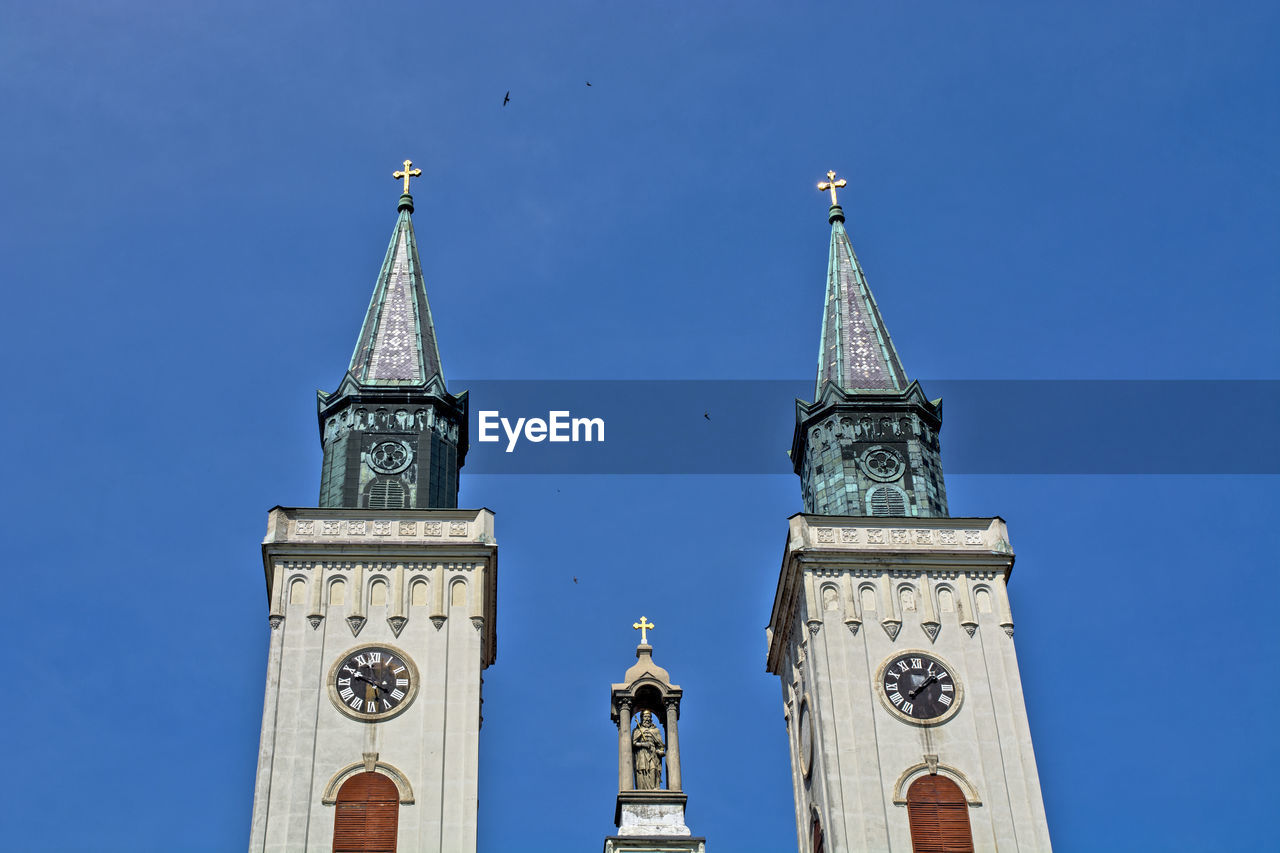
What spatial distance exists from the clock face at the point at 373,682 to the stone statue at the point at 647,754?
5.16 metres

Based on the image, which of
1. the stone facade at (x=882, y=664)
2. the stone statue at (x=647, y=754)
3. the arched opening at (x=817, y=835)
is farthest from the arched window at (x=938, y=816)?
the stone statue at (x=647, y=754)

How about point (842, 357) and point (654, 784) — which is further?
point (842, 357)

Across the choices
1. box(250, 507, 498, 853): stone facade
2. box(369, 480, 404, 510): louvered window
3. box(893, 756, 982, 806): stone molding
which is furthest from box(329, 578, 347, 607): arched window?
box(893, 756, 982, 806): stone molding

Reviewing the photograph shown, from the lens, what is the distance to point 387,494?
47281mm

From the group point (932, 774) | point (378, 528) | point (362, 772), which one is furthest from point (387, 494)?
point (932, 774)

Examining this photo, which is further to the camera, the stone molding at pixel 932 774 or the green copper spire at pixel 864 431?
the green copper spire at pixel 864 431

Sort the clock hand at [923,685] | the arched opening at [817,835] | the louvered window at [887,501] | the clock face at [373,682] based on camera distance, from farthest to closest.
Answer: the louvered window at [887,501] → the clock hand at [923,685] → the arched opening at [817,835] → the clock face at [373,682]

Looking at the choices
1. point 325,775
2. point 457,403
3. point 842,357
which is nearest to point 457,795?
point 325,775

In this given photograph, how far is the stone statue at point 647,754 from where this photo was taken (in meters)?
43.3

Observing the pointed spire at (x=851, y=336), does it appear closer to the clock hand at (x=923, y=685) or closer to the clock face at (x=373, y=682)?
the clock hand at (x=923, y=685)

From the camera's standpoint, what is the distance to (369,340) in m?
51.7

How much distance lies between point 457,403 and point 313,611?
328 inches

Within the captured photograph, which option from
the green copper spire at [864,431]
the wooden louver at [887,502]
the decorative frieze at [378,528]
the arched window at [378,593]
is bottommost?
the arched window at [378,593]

* * *

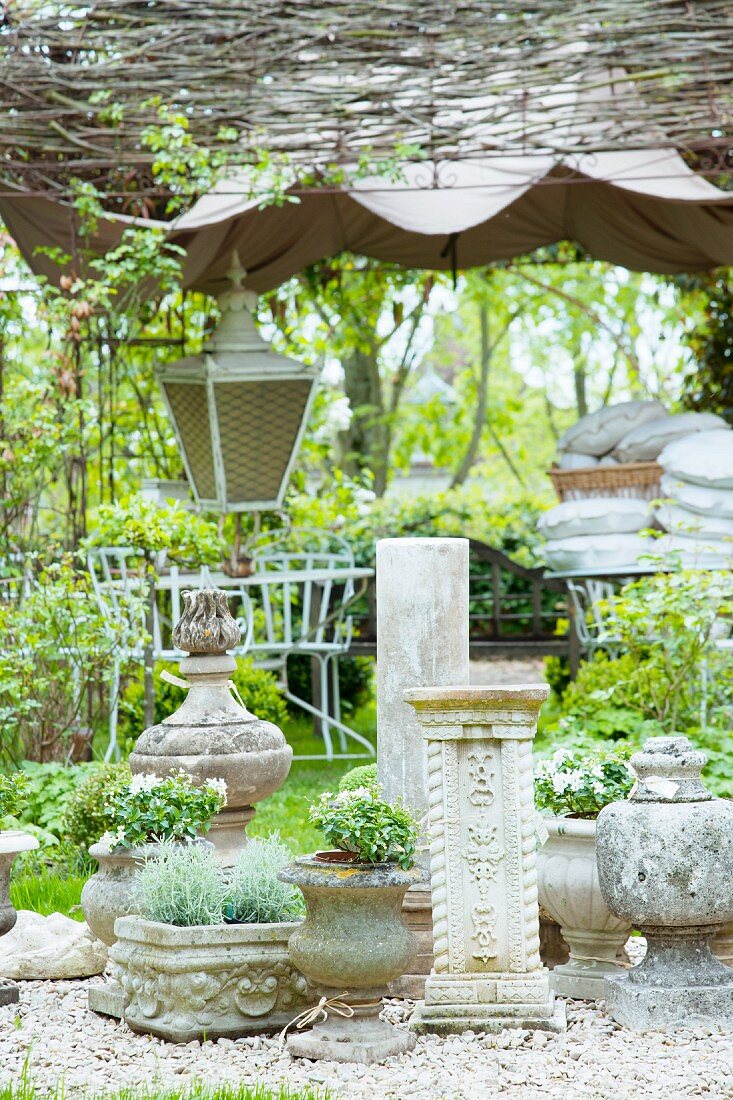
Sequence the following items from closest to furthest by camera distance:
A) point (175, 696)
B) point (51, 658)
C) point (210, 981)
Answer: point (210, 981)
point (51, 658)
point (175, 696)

---

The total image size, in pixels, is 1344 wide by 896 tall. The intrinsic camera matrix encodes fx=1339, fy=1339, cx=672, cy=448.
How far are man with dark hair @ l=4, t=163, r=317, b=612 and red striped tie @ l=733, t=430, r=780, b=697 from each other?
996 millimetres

Problem statement:
Find each line in the rows above that contains the word "green" and copy it out in full.

The answer:
Examining this photo, which is further to the camera, the stone molding at pixel 932 774 or the green copper spire at pixel 864 431?
the green copper spire at pixel 864 431
the green copper spire at [864,431]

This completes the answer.